Comment by liukidar

3 days ago

This is super interesting! Thanks for sharing. Here we are talking of graphs in the milions nodes/edges, so efficiency is not that big of a deal, since anyway things are gonna be parsed by a LLM to craft an asnwer which will always be the bottleneck. Indeed PageRank is the first step, but we would be happy to test more accurate alternatives. Importantly, we are using personalized pagerank here, meaning we give specific intial weights to a set (potentially quite large) of nodes, would TC support that (as well as giving weight to edges, since we are also looking into that)?

> Here we are talking of graphs in the milions nodes/edges,

That ought to be enough for anybody.

> would TC support that

TC is a purely structural algorithm, it counts triangles so it doesn't take any weights into consideration, but it does return a vector of normalized ranking from 0.0 to 1.0, which you could combine with an existing biasing strategy to boost results that have strong centrality.

  • Hah indeed, we are doing billion-scale real-time graph rag in louie.ai for fairly regular tasks, so your sentiment resonates ;-)

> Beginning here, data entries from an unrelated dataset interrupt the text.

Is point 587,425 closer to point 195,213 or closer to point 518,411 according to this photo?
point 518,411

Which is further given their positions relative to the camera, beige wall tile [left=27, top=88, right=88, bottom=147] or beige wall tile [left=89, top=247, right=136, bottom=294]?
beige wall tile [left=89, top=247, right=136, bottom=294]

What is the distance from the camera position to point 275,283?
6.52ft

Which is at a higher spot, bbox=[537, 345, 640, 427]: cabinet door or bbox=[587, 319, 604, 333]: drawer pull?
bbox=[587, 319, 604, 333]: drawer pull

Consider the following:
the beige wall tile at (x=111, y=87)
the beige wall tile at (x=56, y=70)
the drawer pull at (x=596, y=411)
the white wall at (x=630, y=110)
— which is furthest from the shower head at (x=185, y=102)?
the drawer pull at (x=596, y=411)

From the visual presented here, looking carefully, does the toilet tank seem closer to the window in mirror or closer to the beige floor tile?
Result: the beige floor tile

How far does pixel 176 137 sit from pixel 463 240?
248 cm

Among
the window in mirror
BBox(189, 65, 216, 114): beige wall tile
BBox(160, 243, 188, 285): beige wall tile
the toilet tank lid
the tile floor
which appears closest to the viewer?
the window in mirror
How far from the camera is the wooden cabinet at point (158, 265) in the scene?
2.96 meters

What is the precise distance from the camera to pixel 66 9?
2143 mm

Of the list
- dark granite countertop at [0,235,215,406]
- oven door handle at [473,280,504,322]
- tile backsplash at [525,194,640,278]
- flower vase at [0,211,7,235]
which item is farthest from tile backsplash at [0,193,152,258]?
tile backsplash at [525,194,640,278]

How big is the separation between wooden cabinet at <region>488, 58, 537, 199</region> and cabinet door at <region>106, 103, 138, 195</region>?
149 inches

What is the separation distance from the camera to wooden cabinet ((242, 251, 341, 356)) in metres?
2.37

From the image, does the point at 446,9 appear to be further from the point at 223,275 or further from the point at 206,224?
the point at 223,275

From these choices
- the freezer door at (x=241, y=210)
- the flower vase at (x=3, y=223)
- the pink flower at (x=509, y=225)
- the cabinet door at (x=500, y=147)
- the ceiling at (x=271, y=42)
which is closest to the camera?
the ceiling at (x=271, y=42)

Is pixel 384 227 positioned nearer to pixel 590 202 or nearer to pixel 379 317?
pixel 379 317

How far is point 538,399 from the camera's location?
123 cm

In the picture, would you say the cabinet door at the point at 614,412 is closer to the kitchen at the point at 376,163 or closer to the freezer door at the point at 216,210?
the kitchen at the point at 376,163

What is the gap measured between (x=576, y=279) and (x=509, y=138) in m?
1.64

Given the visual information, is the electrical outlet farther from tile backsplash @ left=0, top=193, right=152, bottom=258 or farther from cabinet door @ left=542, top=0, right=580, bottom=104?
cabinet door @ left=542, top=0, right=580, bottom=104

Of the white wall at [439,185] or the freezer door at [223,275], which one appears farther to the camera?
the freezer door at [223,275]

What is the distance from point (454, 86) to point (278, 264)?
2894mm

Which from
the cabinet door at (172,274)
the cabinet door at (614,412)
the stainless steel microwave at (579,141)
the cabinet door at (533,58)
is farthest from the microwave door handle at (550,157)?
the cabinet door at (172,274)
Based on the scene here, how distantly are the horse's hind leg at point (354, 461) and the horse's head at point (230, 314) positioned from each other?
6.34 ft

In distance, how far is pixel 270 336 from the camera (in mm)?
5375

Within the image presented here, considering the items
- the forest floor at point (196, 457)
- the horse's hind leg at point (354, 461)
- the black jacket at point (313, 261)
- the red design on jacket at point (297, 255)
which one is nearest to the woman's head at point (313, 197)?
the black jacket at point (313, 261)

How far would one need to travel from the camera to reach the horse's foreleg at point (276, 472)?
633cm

    For something like uploading a big folder of documents, agree with the OP, pretty straightforward, naive in-memory with out-of-the-box embeddings, LLMs, retrieval, and untuned DBs goes far. I expect most vector-supporting dbaas and LLMaaS to be offering in the new year. OpenAI, Claude, and friends are already going in this direction, leaving the rag techniques opaque for now.

    (Something folks may not appreciate, and I think is important about what's being done here, is the incremental update aspect.)